Steve Jones’ Say

I wonder how many agents and wholesalers have recently wanted to throw in the towel?

Plenty I imagine. Few, of course, are likely to have genuinely contemplated shutting up shop. But I can’t recall a period where the industry has encountered such a continuous morale-sapping battering. One agent told me how it’s becoming “just all too hard”.

Internally, we’ve had the collapse of Tempo, Bentours and Excite. Externally, the heartbreaking bushfires clobbered the inbound and domestic market, while on-going geopolitical issues continue to create anxiety. Now we have the global spread of coronavirus, now known as COVID-19. You start to wonder, in a mildly paranoiac way, what’s next?

Furthermore, and arguably a more fundamental issue, is climate change and wider environmental issues. Travel, inevitably, is at the sharp end. Overtourism, rightly, has become a major talking point and we are all under pressure to limit our flying.

Travel and tourism, it is fair to say, is enduring some challenging times.

In the main, travel operates on small margins, so few people enter the industry to get rich. But it’s a feel-good industry to work in. The product is highly desirable and exciting, educational even. Flick through the pages of Travel Daily and travelBulletin and you’ll see travel agents and product staff frolicking (apologies, working) in extraordinary destinations that relatively few people will experience. In some ways, we are privileged.

Yet it’s also people’s livelihoods. Business owners have responsibilities, to families and staff. There are mortgages to maintain, mouths to feed. At the corporate end of town shareholders demand results, or demand change, if performances flounder. And right now, travel is a tough place to be.

A Travel Daily survey found 82% of respondents were facing cancellations as a direct result of COVID-19, and not just to China. That is telling, yet hardly surprising. We’ve lived with global terrorism for the best part of two decades, but random attacks create isolated, one-off shocks. The spread of a virus is pervasive and potentially long-lasting. While China, and Asia more widely, is clearly the epicentre, it has crept to all corners of the globe. Corporate Travel Management’s FY20 forecasts perhaps best illustrated the threat of COVID-19, warning it could wipe $40m from its EBITDA.
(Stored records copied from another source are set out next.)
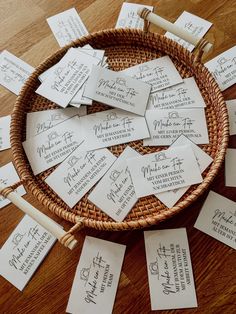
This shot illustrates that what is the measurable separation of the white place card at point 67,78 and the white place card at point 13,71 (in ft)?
0.41

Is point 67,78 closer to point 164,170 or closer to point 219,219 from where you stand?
point 164,170

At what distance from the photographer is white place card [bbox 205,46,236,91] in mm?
796

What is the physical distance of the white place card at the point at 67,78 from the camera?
29.7 inches

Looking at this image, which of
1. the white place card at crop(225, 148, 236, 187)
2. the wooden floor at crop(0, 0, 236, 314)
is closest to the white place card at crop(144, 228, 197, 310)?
the wooden floor at crop(0, 0, 236, 314)

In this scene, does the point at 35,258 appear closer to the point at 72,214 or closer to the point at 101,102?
the point at 72,214

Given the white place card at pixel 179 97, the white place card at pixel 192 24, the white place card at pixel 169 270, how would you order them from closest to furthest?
the white place card at pixel 169 270
the white place card at pixel 179 97
the white place card at pixel 192 24

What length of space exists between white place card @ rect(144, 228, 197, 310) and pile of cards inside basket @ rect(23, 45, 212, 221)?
2.8 inches

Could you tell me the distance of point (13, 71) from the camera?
0.88 m

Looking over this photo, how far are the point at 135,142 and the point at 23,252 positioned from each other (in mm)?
309

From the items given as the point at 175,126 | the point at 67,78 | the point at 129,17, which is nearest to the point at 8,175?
the point at 67,78

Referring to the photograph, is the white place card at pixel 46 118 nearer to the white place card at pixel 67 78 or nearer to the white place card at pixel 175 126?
the white place card at pixel 67 78

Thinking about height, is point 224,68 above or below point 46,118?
below

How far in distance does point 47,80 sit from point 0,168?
217mm

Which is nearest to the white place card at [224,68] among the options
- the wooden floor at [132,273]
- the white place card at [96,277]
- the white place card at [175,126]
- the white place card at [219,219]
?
the wooden floor at [132,273]
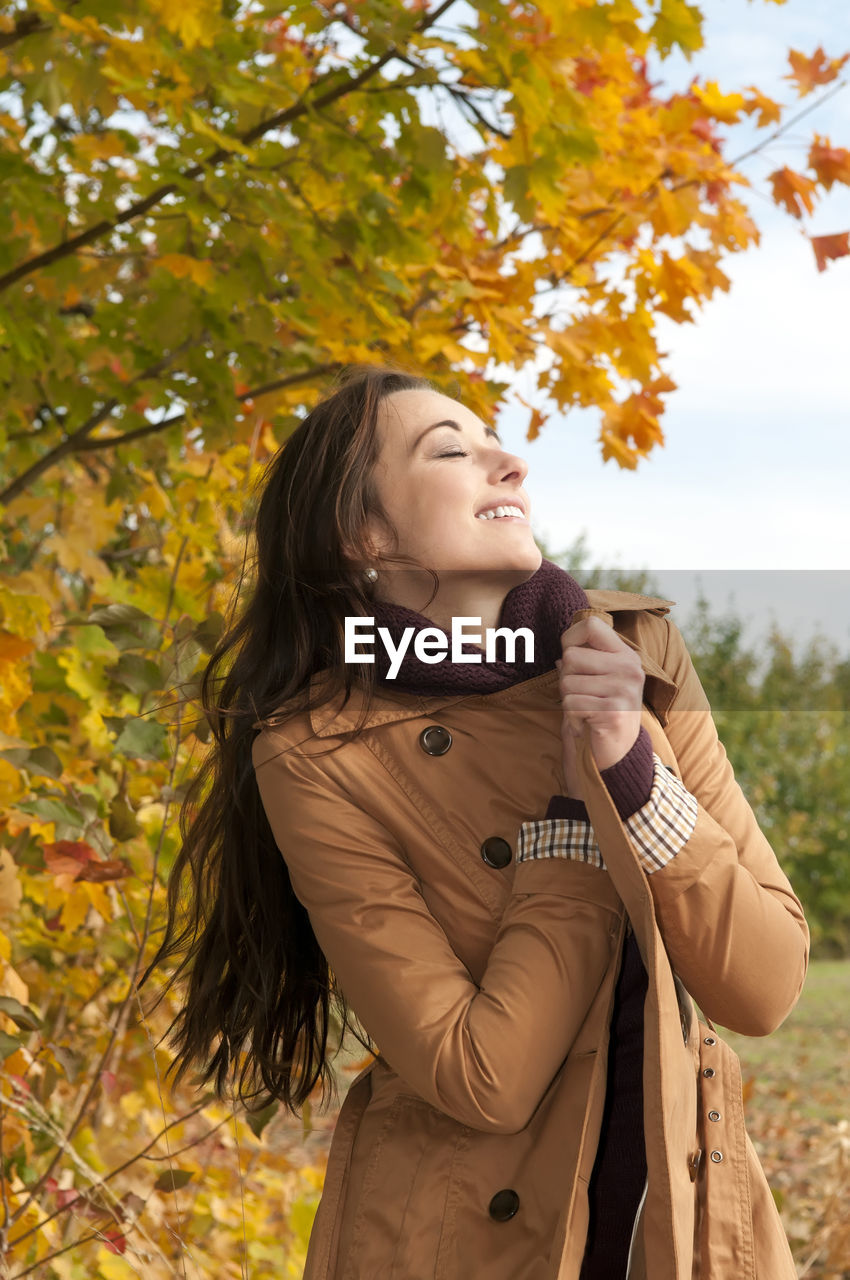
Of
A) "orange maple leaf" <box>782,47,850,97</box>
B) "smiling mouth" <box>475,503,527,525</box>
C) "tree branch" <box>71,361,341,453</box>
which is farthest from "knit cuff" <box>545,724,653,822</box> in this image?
"orange maple leaf" <box>782,47,850,97</box>

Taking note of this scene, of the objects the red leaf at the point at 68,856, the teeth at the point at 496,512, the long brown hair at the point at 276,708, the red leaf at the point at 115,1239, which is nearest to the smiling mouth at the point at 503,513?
the teeth at the point at 496,512

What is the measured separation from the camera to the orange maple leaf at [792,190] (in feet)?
8.55

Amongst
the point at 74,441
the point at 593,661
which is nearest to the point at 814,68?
the point at 74,441

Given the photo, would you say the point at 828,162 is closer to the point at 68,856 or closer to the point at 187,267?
the point at 187,267

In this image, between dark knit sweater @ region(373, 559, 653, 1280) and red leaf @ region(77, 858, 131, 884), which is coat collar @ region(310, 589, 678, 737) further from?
red leaf @ region(77, 858, 131, 884)

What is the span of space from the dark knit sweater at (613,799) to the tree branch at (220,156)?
1120 millimetres

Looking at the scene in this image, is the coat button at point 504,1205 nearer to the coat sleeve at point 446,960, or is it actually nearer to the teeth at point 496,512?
the coat sleeve at point 446,960

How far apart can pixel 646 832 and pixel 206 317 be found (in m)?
1.63

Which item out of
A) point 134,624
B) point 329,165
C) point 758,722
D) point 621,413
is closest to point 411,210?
point 329,165

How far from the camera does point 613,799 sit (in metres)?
1.12

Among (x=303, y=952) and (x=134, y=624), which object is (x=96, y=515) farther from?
(x=303, y=952)

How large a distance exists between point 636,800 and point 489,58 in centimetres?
147

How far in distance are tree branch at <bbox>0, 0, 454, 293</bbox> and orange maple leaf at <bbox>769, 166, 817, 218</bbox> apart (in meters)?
0.91

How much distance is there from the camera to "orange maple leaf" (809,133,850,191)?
2553 millimetres
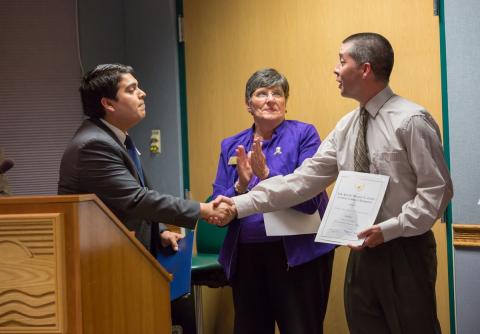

Is it an over-reaction to postpone travel plans? I’d say so. But it matters little. Regardless of the cause, it’s lost revenue and it doesn’t take much for small enterprises to begin to struggle.

Nevertheless, the industry has been through dark days before, and its capacity to rebound has been demonstrated time and again. Demand may fall during choppy times, and that is clearly challenging for all, but when more settled times return — as they will — bookings will rapidly follow.

Travel, whatever is thrown at it, will never lose its appeal.